Oswalt, 20-12 with a 2.94 ERA during the regular season, is 5-4 with a 3.65 ERA lifetime against the Cardinals, but only 1-2 with a 5.21 ERA in three starts this season.
The Cardinals have been making adjustments against the right-hander and Oswalt has noticed.
"I watched some videotape from the first, probably, six times I faced them from this year, and then a little bit a part of last year. They had some different guys out there from last year," Oswalt said. "I watched a good bit of film from the last outing I had. [I've] seen some things that I could have done, maybe, to get a few quicker innings than I had. I think I ended up throwing seven innings last time, but a few guys had different approaches against me than at times before.
"[To pick up] as much as I can ... off of film is [important to] me, a lot of the charts that we get don't really show what you can do against them.

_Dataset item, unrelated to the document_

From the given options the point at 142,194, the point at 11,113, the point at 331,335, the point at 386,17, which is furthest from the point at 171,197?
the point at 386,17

It shows the [league's success] against them and I think everyone pitches different, so it's hard to get a read off what the league does against them instead of just yourself."
The last 12 teams to win Game 1 of the NLCS have advanced to the World Series. The Astros have never been to the Fall Classic.
"In our history, we've been here five times, this is only the second time we win the first game," Cardinals manager Tony La Russa said. "I think it's huge. The format with 2-3-2, you know, you let this one get away from you and who knows what's going to happen tomorrow, and then you have three at their place."
After Thursday's game, the series moves to Minute Maid Park in Houston for at least two games -- and a Game 5, if necessary.
"We'll have our work cut out for us, we knew that, but stranger things have happened," Astros manager Phil Garner said. "This club bounces back. And we'll bounce back."